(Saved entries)
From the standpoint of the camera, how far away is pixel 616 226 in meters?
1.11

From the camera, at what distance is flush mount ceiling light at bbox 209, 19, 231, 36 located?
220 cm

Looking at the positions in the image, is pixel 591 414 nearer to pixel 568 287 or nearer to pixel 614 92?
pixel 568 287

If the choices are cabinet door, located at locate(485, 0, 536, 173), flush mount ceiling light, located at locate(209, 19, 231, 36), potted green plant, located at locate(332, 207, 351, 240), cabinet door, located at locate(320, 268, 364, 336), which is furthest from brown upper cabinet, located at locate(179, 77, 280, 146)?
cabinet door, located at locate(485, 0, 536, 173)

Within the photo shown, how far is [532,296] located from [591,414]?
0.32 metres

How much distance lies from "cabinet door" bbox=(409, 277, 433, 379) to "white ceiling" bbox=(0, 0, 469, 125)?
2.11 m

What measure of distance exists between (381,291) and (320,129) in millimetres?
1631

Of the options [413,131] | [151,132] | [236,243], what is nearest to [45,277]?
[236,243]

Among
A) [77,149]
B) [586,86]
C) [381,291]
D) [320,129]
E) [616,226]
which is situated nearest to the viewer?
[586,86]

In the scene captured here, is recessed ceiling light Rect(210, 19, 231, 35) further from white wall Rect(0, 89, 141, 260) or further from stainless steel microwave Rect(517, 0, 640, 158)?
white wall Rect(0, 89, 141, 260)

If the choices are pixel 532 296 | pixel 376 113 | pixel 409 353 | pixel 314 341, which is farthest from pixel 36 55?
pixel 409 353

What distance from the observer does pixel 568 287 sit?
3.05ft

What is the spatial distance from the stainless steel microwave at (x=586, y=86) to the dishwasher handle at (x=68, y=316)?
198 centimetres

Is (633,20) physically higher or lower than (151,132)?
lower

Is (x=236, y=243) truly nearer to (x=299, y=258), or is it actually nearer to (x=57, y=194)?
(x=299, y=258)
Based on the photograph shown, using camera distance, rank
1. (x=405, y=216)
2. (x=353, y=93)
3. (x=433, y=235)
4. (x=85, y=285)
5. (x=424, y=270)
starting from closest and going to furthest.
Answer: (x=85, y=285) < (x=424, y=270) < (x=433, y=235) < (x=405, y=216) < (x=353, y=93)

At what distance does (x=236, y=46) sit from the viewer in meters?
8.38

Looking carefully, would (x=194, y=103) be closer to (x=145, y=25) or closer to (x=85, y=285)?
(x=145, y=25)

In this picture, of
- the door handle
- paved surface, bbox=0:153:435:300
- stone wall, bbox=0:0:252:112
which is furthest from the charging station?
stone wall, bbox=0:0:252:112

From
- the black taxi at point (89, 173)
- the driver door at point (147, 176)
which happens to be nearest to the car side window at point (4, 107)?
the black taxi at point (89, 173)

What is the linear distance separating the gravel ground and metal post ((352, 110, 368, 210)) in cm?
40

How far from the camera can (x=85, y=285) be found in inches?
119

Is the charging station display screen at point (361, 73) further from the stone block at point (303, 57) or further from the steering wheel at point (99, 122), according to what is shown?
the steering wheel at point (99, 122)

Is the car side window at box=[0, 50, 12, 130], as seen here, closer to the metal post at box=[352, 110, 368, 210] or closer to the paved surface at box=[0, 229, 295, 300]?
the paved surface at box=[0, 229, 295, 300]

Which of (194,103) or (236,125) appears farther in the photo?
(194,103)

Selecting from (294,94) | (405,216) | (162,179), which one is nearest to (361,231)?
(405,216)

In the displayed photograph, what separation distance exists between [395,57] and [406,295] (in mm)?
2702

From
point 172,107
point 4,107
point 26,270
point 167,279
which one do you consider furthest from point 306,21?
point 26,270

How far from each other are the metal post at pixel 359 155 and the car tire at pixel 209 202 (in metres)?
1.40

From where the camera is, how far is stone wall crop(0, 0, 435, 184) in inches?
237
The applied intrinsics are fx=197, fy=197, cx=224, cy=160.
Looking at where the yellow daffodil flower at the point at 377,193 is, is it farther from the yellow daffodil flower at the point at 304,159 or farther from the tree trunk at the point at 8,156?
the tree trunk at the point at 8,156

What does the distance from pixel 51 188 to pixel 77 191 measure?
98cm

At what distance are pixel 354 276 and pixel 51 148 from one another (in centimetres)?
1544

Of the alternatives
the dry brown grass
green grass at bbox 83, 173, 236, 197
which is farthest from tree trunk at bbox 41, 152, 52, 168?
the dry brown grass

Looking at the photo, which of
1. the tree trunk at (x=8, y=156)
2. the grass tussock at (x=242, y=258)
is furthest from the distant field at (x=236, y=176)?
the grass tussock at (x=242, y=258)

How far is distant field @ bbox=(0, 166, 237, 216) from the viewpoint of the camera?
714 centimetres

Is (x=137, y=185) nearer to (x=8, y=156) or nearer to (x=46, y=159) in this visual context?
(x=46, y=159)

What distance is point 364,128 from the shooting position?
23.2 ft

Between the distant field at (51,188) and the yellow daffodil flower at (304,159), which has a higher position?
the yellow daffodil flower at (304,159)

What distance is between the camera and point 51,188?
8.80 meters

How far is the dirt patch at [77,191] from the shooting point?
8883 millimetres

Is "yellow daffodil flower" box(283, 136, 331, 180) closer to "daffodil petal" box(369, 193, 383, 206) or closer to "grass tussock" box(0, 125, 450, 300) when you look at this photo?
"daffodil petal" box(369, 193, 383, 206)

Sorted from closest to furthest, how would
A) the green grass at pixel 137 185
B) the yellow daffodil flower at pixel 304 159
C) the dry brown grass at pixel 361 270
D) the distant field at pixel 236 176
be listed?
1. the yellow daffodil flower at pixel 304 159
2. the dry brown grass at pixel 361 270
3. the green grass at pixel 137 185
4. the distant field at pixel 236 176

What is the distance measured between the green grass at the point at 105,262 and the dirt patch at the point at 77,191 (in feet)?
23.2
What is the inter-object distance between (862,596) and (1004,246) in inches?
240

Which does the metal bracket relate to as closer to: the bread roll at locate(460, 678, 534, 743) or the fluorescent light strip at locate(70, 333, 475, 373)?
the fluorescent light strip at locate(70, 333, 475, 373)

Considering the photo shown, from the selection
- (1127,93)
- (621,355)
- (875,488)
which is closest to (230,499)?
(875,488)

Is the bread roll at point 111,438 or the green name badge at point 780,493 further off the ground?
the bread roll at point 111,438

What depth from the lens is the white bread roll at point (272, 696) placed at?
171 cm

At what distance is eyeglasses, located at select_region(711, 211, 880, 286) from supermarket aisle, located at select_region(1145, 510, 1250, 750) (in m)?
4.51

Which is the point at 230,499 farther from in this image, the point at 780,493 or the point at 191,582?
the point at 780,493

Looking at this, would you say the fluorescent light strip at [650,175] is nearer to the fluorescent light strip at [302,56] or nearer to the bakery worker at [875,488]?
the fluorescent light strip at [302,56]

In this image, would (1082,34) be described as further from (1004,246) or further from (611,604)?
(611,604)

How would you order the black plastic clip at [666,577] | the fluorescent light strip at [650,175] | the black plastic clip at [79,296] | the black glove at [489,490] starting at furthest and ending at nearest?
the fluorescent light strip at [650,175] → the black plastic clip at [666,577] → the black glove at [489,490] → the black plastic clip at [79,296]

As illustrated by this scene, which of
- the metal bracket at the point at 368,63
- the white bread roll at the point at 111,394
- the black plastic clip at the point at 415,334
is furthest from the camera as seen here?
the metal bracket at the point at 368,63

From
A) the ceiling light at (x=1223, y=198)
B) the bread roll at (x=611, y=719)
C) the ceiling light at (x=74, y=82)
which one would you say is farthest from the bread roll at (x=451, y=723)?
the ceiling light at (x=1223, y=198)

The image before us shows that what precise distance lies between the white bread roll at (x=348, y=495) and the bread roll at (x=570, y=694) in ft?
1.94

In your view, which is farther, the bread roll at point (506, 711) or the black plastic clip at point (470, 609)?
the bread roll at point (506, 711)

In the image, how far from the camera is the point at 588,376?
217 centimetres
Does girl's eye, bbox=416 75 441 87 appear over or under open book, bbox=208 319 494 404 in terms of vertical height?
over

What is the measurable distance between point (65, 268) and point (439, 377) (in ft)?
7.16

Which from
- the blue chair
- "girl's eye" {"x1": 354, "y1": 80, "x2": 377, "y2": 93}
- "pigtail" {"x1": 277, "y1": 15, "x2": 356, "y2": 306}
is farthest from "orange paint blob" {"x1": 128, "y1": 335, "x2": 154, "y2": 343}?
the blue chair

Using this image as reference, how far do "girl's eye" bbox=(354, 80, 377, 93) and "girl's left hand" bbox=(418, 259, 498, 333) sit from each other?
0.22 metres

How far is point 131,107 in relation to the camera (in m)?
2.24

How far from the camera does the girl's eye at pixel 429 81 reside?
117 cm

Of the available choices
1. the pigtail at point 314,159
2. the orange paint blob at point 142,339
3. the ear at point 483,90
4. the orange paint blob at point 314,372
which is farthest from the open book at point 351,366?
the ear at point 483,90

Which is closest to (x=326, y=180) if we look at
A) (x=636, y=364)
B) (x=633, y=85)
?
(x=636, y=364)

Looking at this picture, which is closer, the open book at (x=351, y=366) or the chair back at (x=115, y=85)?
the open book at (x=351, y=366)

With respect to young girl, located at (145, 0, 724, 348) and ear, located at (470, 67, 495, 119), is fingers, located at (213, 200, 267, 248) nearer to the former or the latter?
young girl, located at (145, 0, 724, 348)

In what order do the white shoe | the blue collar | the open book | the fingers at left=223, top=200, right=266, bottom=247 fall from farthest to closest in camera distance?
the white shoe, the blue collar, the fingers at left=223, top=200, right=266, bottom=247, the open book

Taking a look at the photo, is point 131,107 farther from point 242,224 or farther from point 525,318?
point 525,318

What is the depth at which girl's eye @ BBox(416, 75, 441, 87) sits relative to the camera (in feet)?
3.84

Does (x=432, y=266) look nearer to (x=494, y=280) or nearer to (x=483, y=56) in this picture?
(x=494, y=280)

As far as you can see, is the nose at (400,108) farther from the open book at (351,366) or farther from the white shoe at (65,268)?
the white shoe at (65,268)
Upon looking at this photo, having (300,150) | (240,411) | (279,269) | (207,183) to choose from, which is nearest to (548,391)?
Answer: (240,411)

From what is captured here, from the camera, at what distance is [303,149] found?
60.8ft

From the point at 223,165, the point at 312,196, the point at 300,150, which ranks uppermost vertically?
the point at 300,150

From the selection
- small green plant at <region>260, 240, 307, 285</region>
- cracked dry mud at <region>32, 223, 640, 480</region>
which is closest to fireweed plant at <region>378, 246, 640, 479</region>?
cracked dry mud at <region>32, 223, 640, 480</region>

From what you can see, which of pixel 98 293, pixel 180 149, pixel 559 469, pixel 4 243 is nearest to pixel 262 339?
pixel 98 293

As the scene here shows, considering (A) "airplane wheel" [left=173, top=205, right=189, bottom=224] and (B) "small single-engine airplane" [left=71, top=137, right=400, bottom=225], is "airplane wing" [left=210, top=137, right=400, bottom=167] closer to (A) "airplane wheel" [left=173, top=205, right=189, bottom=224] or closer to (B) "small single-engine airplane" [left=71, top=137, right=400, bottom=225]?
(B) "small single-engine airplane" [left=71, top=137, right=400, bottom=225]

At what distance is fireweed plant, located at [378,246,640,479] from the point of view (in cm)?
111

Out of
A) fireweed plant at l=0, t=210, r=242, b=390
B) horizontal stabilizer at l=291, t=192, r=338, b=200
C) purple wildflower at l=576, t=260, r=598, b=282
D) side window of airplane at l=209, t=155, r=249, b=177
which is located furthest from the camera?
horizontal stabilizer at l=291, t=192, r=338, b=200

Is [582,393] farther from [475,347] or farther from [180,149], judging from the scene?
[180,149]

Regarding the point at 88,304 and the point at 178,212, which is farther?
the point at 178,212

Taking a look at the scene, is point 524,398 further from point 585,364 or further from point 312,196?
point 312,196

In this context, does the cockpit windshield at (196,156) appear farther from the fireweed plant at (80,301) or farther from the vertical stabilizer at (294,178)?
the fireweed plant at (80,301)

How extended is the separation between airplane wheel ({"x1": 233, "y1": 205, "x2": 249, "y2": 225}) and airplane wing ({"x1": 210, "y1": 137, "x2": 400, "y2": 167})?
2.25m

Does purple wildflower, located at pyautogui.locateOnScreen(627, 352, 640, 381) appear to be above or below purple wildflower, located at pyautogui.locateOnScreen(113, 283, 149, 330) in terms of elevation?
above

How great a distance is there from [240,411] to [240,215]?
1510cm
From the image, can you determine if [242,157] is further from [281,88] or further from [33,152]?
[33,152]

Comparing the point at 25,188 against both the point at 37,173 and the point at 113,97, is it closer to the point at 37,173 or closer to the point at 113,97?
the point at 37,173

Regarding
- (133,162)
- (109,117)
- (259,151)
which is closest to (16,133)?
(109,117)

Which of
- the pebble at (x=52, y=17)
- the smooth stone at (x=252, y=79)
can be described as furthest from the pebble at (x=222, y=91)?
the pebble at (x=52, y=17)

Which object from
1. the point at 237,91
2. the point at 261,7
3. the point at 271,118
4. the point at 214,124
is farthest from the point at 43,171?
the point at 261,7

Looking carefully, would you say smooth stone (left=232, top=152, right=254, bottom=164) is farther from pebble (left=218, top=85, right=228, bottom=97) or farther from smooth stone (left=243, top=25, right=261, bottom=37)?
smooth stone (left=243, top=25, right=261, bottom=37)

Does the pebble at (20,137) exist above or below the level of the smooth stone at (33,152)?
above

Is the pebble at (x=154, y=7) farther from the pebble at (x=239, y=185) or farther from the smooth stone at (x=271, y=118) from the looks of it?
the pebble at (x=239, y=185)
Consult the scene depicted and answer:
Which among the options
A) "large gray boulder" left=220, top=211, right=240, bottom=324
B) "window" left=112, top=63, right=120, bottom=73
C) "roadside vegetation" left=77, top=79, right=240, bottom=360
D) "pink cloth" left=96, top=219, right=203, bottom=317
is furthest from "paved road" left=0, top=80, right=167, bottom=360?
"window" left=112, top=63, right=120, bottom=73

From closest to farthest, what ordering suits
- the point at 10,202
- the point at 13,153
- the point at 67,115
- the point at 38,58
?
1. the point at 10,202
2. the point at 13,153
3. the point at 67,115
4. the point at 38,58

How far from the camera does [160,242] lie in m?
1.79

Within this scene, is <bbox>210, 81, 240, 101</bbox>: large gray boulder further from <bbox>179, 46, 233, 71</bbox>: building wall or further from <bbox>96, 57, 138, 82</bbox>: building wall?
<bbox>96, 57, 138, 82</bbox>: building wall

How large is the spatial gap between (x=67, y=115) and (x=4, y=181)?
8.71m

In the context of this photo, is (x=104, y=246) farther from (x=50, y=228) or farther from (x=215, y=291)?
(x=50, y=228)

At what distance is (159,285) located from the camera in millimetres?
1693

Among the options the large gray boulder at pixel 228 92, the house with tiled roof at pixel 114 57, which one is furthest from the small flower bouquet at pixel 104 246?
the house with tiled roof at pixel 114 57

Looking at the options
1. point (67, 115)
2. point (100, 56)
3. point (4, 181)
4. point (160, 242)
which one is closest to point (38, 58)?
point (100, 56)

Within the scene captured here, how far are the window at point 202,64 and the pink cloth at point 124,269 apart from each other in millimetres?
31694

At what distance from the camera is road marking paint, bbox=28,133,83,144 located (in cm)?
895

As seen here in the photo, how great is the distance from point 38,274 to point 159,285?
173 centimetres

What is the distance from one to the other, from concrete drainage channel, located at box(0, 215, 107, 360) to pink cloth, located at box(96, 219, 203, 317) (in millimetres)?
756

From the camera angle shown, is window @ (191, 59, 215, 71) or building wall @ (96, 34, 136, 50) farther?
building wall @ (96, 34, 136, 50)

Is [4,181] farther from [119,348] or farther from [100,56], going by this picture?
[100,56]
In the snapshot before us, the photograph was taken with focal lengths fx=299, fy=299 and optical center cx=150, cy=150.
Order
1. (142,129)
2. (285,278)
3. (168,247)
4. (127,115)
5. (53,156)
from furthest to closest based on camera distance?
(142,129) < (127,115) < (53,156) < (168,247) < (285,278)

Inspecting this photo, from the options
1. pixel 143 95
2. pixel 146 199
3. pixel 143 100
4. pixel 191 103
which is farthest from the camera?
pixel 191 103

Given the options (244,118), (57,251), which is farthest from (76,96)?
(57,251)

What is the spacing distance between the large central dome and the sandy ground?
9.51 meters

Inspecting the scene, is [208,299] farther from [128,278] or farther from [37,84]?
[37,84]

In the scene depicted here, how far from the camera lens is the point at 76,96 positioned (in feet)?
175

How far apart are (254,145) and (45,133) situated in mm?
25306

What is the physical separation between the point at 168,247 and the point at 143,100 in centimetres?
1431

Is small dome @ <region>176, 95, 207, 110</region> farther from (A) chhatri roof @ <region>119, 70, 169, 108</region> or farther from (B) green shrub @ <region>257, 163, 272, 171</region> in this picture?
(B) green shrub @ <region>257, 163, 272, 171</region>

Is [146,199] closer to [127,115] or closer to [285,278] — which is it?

▶ **STATED TASK**: Convert the lines above, from the line with "Given the options" to the line with "9.51 meters", into a numbered list with blank lines left out.

▶ **CORRECT RESPONSE**:
1. Given the options (244,118), (57,251), which is farthest from (76,96)?
2. (57,251)
3. What is the spacing distance between the large central dome and the sandy ground?
4. 9.51 meters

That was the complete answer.